Any time you read a book or an article on the history of Electro-Motive you can get a pretty good idea whether the author has really done their homework by looking to see whether the EMD Model 184A is included in the list of engines they built.

  by Phil Hom
EMD published a small hard cover picture book about the EMD engines that the Navy used in WWII. Most of the text in this undated book is on the "pancake" engine as well as the 567 as designed for US Navy use. A color photo of workers working on the engine as well a a few photos of the "Navy" building at the EMD plant.

I got mine from ebay.

  by mxdata
Yes Phil, a friend who worked at the plant all through the war told me back in the 1970s that the book which was issued to employees came out a couple months before the end of the war, early in 1945. Judging by the choice of words used to describe the enemy, and the wording of the General Manager's transmittal letter which was printed in the front of the book, it certainly sounded like the war was still in progress when it was issued. The production chart cuts off in the middle of 1944 and the factory additions which opened in 1944 are illustrated.

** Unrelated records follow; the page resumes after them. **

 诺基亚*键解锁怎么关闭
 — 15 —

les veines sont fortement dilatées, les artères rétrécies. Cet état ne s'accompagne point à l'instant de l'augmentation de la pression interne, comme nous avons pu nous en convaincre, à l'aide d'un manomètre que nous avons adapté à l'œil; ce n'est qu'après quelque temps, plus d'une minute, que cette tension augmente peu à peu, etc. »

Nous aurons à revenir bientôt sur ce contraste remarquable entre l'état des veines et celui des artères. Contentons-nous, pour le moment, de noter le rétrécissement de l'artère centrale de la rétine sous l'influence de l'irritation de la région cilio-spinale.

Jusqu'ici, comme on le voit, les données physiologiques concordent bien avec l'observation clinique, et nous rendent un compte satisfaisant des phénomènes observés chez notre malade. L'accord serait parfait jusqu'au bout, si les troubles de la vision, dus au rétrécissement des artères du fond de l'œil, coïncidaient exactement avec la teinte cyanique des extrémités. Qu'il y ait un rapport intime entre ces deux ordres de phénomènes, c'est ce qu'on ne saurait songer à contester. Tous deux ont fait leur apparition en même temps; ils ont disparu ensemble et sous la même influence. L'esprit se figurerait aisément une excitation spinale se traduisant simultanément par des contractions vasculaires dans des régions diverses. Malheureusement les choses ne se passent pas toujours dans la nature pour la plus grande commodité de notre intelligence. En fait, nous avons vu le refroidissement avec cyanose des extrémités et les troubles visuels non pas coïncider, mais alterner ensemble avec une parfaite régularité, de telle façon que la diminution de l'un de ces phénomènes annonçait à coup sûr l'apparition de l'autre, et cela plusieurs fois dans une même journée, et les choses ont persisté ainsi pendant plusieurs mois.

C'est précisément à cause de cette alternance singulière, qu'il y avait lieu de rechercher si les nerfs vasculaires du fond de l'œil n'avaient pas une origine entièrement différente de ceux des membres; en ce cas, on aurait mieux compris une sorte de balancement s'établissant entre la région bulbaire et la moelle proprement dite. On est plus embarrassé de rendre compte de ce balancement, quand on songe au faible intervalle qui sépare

Cleveland Diesel and Detroit Diesel also did similar internal books which were issued to employees to commemorate their part in the war effort. They may have borrowed this idea from the "cruise books" which were issued on Navy vessels, since all three divisions were heavily involved with production for the USN. One GM Division war book I would really like to see, if they did one, was Pontiac Motor Division, as they built both the 20mm Oerlikon and 40mm Bofors anti-aircraft guns during the war.

Judging by the EMD General Manager's letter, which mentions Detroit Diesel specifically by that name, it would appear that the comment I made earlier about them adopting the name after the war ended is incorrect, even though what I wrote agrees with the company history that is posted on the Detroit Diesel website. I should have noticed this earlier, as I have some wartime manuals for 71 series engines and I see that they were issued under the Detroit Diesel name. I believe GM Diesel Power was the correct name for the marine and industrial marketing organization at that time.
  by boeing377
In the mid 1960s I rode from SF CA to Half Moon Bay CA and back on a converted USN WW2 wooden 110 ft. subchaser named the Nevada Lady. It was converted into a yacht. It had two of these odd (EMD Model 184A?) pancake diesel engines which were run at constant speed and the props had variable pitch. As recall they were mounted with the cylinders parallel to the ocean and drove the prop shaft through a right angle gearbox. They looked a bit like radial aircraft engines. The engines very reliable according to the boat's engineer. He ran the boat easy which may account for their longevity. I think our top speed was about 14 knots.

  by RickRackstop
Development of the "pancake diesel" was continued after the war by Cleveland Diesel not EMD. The Tang class submarines had this engine installed mostly because of the high power for such a small volume. Since the axis of the crankshaft was vertical the generator was mounted underneath the engine. In Norman Friedman's book on the design history of US submarines he says that the engines were hard to work on and leaked oil into the generator. In 1957 the Tang went into the shipyard and the engine-generators were replaced with Fairbanks Morse 10 cylinder OP's. This necessitated the hull be cut apart and a 9 foot plug installed to accommodate the new engines. If these engines were used in commercial vessels they were probably war surplus. Diesel Parts in the Bronx (NYC) and Hatch & Kirk in Seattle probably have some parts somewhere around back in the warehouse. The navy dumped new parts and complete new engines after the war at scrap metal prices and later had to buy some back at a lot more than they originally paid for them.